Today 2 AREDN nodes and a LoRaWAN gateway were put up and activated at the Gambrill repeater site. Below are the details and links to more information.
AREDN is the acronym for Amateur Radio Emergency Data Network. It uses a very small piece of radio spectrum right next to the 2.4 Ghz, 3 Ghz and 5 Ghz WiFi frequencies.
These frequencies can only be used Amateur Radio. Many different WiFi devices can operate in this range and with a firmware change they can be set to use these new freqencies.
AREDN is a project that makes setting up a self configuring and healing mesh networks very very simple. No advanced networking knowledge is needed.

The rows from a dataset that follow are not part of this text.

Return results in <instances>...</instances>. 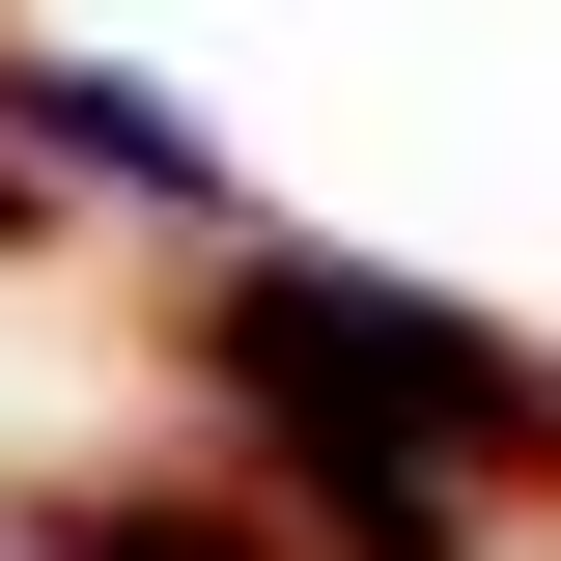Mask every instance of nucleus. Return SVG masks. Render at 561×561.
I'll list each match as a JSON object with an SVG mask.
<instances>
[{
  "label": "nucleus",
  "instance_id": "1",
  "mask_svg": "<svg viewBox=\"0 0 561 561\" xmlns=\"http://www.w3.org/2000/svg\"><path fill=\"white\" fill-rule=\"evenodd\" d=\"M197 393H253V449H421V478H561V365L449 280L365 253H225L197 280Z\"/></svg>",
  "mask_w": 561,
  "mask_h": 561
},
{
  "label": "nucleus",
  "instance_id": "2",
  "mask_svg": "<svg viewBox=\"0 0 561 561\" xmlns=\"http://www.w3.org/2000/svg\"><path fill=\"white\" fill-rule=\"evenodd\" d=\"M0 140H28L57 197H113V225H225V140L169 113V84H113V57H0Z\"/></svg>",
  "mask_w": 561,
  "mask_h": 561
}]
</instances>
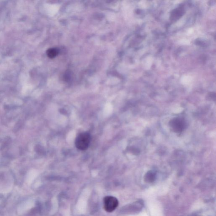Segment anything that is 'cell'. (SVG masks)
<instances>
[{
    "label": "cell",
    "instance_id": "1",
    "mask_svg": "<svg viewBox=\"0 0 216 216\" xmlns=\"http://www.w3.org/2000/svg\"><path fill=\"white\" fill-rule=\"evenodd\" d=\"M90 139V134L88 132H83L79 134L76 138V147L81 150L87 149L89 146Z\"/></svg>",
    "mask_w": 216,
    "mask_h": 216
},
{
    "label": "cell",
    "instance_id": "2",
    "mask_svg": "<svg viewBox=\"0 0 216 216\" xmlns=\"http://www.w3.org/2000/svg\"><path fill=\"white\" fill-rule=\"evenodd\" d=\"M169 124L172 130L176 133L183 131L186 127V122L184 119L181 117H175L170 121Z\"/></svg>",
    "mask_w": 216,
    "mask_h": 216
},
{
    "label": "cell",
    "instance_id": "3",
    "mask_svg": "<svg viewBox=\"0 0 216 216\" xmlns=\"http://www.w3.org/2000/svg\"><path fill=\"white\" fill-rule=\"evenodd\" d=\"M118 205V200L115 197L108 196L104 198V209L107 212H112L117 207Z\"/></svg>",
    "mask_w": 216,
    "mask_h": 216
},
{
    "label": "cell",
    "instance_id": "4",
    "mask_svg": "<svg viewBox=\"0 0 216 216\" xmlns=\"http://www.w3.org/2000/svg\"><path fill=\"white\" fill-rule=\"evenodd\" d=\"M59 55V50L55 48H51L47 51V55L50 59H53Z\"/></svg>",
    "mask_w": 216,
    "mask_h": 216
},
{
    "label": "cell",
    "instance_id": "5",
    "mask_svg": "<svg viewBox=\"0 0 216 216\" xmlns=\"http://www.w3.org/2000/svg\"><path fill=\"white\" fill-rule=\"evenodd\" d=\"M155 178V173L153 171H150L146 173L145 176V180L148 182H152Z\"/></svg>",
    "mask_w": 216,
    "mask_h": 216
},
{
    "label": "cell",
    "instance_id": "6",
    "mask_svg": "<svg viewBox=\"0 0 216 216\" xmlns=\"http://www.w3.org/2000/svg\"><path fill=\"white\" fill-rule=\"evenodd\" d=\"M130 150L131 151V153L134 154H137V155L140 153L139 150L136 148H131Z\"/></svg>",
    "mask_w": 216,
    "mask_h": 216
}]
</instances>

Nodes that can see each other form a network and you can communicate to any node that is visible. This is great in emergency situations or events where communication via VOIP, text or video is needed. The radio operators show up, turn on their AREDN nodes and the network forms itself.
Today we put up 2 AREDN nodes. One on the 2.4 Ghz spectrum (the most common for AREDN) and a 5 Ghz node. The nodes are connected together via the DtD (Device to Device) interface. They are also connected to the 2 K3DO AREDN nodes right now.
These nodes are open to any Amateur that is interested in connecting up a node.
The antennas that were put up today are Ubiquity sector antennas. They are about 15 feet off the ground so not very high but they are atop the mountain. The sectors are pointing at about 120 degrees which covers Walkersville and down over Frederick.
You can learn more about AREDN and the setup we have by going to: http://mawcg.org/aredn/.
LoRa is not an Amateur Radio technology, it uses unlicensed spectrum at 915 Mhz to communicate using low power over long distances. LoRa is short for Long Range.
Typical distance at ground level is between 12 and 15 Km (7.4 – 9.3 miles) using about a 1/4 of a watt.
LoRa is not a replacement for wifi. It is a very slow protocol that uses forward error correction to make the low power long range work.
It is designed to allow IoT devices to reach the internet where there is no internet. Think of the farmer that has sensors in his fields that he needs to get data for, or the bee keeper that has sensors on his hives to monitor them and needs to get that data to the internet.
LoRaWAN is the process of connecting all of these gateways together to create a very large network.
LoRaWAN is open source and free, it is open to everyone to use. So if you like playing with small processors and radio, you can make your own long distance IoT sensor.
Our system is at the tower site at about 1185 feet above sea level. Our modeling of the power, antenna gain and height show that we should be able to cover much of Frederick county, much longer than 15KM.
We have connected our LoRaWAN installation to a network called “The Things Network”. This is the largest LoRaWAN network and the fastest growing. They already cover almost all of Europe and are expanding quickly in the US.
You can find more details about our LoRaWAN setup by going to: http://mawcg.org/lorawan-and-the-things-network/. There is a video there that shows someone communicating over 200 Km with just a tiny Arduino. It is amazing.
Both Sandy (KB3EOF) and Kurt (K3KOH) were up at the site today and they put up the antennas. I am very grateful for their time and labor. You can see pictures on the AREDN page of them on the roof doing antenna work.